It has been cruelly said that the English have a sense of themselves as a nation, but not as a people. The French or Spanish democrat can point to cataclysms and caesurae in history which have allowed “the people” to define itself and to establish its own tradition and mythology distinct from those of the ruling groups. England has had no such experiences since the well-expunged seventeenth-century revolution, and is still supposed to have a single “history.” Whatever their differences over priorities and interpretations, the liberal historians who have dominated British history have never allowed that the working class might be entitled to see the past as a story with quite different leaders and struggles and tragedies. This has disturbed younger and more radical historians for most of the postwar period, and they have begun—like intellectual nationalists cooking up a culture for a suppressed linguistic group—to compose that missing tradition on their own.
History Workshop is the most impressive collaborative effort that such dissident scholars have so far undertaken. It comes from a large and brilliant group of “social historians,” firmly on the political left, who have been centered for a good many years at Ruskin College, Oxford, and have used its strong connections with the trade unions for research and recruitment. The journal arises from the History Workshop meetings at Ruskin, and from the social history seminar at Oxford. Workshop and seminar in turn owe much to Eric Hobsbawm and the notion of the deviant—whether “lunatic” or “criminal”—as primitive social rebel. During the 1960s stormy arguments used to rattle the Oxford seminar windows over the role of “mad doctors” in eighteenth-century England or—to recall a particularly wild controversy—about whether bushwhackers in Van Diemen’s Land in 1810 were palaeo-socialists or thieving bums.

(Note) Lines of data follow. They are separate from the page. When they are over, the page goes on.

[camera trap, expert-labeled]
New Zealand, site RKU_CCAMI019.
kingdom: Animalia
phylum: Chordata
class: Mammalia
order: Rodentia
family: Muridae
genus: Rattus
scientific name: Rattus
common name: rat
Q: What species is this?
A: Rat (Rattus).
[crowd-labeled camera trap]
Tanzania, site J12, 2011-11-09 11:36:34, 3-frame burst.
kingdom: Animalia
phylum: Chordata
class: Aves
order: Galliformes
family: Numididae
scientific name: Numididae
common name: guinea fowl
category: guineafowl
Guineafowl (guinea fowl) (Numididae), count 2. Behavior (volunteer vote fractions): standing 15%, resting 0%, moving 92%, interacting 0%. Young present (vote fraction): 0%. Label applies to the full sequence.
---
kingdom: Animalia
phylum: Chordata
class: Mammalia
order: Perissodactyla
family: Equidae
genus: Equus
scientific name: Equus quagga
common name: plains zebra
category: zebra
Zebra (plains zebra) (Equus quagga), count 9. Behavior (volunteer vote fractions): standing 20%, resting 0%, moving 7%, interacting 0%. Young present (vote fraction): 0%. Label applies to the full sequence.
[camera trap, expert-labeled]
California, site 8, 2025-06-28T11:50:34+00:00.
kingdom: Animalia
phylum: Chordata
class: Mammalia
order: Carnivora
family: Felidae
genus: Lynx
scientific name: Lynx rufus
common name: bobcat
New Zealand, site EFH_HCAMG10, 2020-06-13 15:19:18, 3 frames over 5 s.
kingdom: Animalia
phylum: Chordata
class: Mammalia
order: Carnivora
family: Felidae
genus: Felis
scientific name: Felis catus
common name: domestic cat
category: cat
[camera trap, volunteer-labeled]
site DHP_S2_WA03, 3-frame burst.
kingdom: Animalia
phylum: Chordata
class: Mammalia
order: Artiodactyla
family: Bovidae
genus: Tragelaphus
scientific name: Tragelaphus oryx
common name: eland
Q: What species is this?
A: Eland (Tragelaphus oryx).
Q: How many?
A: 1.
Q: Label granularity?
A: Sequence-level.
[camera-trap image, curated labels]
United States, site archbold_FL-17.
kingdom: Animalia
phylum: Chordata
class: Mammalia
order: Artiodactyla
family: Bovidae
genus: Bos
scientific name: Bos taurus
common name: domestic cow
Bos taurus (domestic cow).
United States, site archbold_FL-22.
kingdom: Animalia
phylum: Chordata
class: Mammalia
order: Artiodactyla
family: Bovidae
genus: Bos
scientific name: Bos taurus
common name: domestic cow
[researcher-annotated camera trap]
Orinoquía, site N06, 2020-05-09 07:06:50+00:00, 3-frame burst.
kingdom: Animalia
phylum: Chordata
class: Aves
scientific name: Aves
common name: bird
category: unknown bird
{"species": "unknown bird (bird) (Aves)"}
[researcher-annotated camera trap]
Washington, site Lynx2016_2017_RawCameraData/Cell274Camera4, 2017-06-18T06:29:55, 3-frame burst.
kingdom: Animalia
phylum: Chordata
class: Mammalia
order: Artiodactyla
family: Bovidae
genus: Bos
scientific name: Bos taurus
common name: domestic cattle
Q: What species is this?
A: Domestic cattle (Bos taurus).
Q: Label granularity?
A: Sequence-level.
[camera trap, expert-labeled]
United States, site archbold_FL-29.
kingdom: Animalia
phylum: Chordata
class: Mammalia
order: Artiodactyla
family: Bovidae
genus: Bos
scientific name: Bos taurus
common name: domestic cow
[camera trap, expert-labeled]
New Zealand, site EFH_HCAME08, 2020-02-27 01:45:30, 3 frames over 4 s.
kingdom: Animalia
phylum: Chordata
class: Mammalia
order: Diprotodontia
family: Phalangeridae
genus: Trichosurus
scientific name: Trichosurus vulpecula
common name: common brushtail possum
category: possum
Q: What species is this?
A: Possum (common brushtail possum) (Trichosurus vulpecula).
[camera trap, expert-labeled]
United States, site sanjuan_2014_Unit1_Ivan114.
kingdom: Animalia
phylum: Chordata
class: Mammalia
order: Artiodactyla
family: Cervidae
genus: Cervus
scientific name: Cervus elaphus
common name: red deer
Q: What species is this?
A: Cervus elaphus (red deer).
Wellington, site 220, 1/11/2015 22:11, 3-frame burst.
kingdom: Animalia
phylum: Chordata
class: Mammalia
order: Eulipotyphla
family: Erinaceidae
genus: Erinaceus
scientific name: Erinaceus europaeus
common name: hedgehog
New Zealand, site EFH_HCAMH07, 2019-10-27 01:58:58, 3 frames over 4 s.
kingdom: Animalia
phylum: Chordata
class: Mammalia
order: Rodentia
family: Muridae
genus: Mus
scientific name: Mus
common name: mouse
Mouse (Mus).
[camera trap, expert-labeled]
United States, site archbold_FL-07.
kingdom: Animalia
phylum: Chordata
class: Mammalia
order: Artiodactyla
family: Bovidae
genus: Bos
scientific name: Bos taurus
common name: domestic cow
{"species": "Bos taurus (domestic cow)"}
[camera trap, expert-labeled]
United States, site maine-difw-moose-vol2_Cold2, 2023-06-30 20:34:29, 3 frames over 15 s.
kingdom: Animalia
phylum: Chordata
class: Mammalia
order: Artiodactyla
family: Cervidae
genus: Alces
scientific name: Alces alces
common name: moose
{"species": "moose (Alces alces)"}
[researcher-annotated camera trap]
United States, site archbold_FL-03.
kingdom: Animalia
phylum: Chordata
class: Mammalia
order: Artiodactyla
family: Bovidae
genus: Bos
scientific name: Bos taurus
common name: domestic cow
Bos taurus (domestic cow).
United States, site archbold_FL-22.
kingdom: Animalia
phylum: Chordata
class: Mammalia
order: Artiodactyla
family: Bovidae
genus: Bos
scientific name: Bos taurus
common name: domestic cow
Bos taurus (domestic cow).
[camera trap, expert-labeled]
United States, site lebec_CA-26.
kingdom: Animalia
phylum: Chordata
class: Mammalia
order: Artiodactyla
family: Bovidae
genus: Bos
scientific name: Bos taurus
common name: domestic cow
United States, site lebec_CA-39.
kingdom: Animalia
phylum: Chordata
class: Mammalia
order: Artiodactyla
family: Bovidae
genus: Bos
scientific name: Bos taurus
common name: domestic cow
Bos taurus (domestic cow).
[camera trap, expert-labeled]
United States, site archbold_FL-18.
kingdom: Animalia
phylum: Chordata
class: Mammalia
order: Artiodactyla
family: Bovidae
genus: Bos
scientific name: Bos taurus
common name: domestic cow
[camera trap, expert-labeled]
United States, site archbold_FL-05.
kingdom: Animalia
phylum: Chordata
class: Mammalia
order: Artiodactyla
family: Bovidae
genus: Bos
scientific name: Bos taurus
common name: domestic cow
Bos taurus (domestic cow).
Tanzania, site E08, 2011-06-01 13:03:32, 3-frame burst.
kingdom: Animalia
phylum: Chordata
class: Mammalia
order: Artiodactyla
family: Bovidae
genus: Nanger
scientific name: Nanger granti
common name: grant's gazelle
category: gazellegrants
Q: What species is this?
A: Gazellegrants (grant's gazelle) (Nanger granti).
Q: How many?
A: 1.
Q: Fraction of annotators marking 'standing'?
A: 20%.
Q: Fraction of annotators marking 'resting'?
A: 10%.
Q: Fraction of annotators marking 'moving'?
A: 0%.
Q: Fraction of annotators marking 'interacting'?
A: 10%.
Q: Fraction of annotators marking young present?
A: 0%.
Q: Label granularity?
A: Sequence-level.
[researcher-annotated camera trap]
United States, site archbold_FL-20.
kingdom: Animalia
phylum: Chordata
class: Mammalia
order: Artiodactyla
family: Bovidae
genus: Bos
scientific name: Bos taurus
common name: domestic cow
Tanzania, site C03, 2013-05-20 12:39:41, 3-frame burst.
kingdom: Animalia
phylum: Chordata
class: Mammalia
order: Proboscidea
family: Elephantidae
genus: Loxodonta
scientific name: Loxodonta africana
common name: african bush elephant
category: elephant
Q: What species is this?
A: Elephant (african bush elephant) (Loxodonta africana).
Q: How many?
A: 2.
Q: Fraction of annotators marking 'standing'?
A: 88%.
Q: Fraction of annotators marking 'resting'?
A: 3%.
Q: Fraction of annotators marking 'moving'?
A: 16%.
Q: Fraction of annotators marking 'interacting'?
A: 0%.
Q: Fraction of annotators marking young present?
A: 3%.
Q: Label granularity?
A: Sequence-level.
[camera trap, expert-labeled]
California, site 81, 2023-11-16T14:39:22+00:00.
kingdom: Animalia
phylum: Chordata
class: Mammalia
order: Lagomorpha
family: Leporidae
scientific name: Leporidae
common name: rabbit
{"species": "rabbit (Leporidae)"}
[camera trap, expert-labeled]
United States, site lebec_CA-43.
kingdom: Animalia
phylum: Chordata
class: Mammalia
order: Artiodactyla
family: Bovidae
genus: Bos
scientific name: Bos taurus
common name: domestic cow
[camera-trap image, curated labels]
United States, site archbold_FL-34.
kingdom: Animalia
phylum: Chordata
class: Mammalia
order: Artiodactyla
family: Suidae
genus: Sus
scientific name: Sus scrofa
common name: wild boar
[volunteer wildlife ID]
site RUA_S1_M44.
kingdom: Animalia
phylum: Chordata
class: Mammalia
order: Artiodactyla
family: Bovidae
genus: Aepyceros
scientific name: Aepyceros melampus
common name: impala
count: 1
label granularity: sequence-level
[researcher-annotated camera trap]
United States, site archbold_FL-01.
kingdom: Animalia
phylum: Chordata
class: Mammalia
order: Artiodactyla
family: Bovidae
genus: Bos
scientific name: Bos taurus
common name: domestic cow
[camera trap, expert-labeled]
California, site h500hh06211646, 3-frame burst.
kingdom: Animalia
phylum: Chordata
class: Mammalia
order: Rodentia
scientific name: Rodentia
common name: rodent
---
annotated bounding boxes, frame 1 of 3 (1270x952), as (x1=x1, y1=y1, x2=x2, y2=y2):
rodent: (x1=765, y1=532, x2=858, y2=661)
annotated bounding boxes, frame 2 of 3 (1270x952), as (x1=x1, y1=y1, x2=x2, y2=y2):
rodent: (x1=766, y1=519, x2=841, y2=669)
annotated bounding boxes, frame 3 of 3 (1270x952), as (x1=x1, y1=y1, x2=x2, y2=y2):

The Journal is far broader than that. Its aim is “to bring the boundaries of history closer to people’s lives,” and it includes discussions of work, family, sex barriers, industrialism, schools, homes. It is scholarly and also, as something of this kind should be, a pleasure for the nonspecialist imagination.
Some features run in both of the first two issues. Tim Mason’s two-part examination of “Women in Germany, 1925-1940” provides statistics and analysis for one of the mysteries of German studies: the failure of the Nazis to conscript or even effectively to mobilize women for rearmament and the war effort, and the way in which the regime’s distrust of the population, rather than its official “home and babies” ideology, frustrated the efforts to get women into industry on any scale. Mason ends with a sharp reflective passage about the role of the family in capitalism (“the small family household is certainly indispensable to business interests, precisely because it is outstandingly wasteful and inefficient”) and about the “higher cynicism” of governments which encourage the family as an agency that will reconcile it to the increasingly alienated world outside.
“The Martyrdom of the Mine” is a reprint, also in two parts, of the forgotten memoirs of a Victorian coal-miners’ organizer, and there is also an account of how nineteenth-century railway workers developed their own intricate and dedicated discipline. Two excellent articles discuss history on television—an interest in the mass consumption of history and its packaging is typical of the Workshop. In the first Jerry Kuehl describes his problems in producing the “World at War” series for British television and in the second Gudie Lawaetz gives an account of making her impressive film compiling the history of May’68 in Paris.
There is much in these two issues about archives and the editors plan regular articles about museums “for the people” (e.g., the accounts in these two issues of museums in Buckinghamshire, Emilia, and at Ironbridge Gorge in Shropshire). Three articles about workers’ libraries show another continuing interest of the Workshop group. In my view, the most interesting articles, apart from Tim Mason’s, are Gwyn Williams’s superb essay in the first issue on “Welsh Indians: The Madoc Legend and the First Welsh Radicalization” and Charles van Onselen’s “Randlords and Rotgut” in the second. Williams explains why Welsh Jacobins had to prove that North American Indians were descendants of Madoc, prince of Gwynedd; van Onselen examines the distilling racket in the Rand gold rush. Both are intelligent, revealing, and frequently funny. This journal is, to my mind, the most promising new start in British historical studies in years.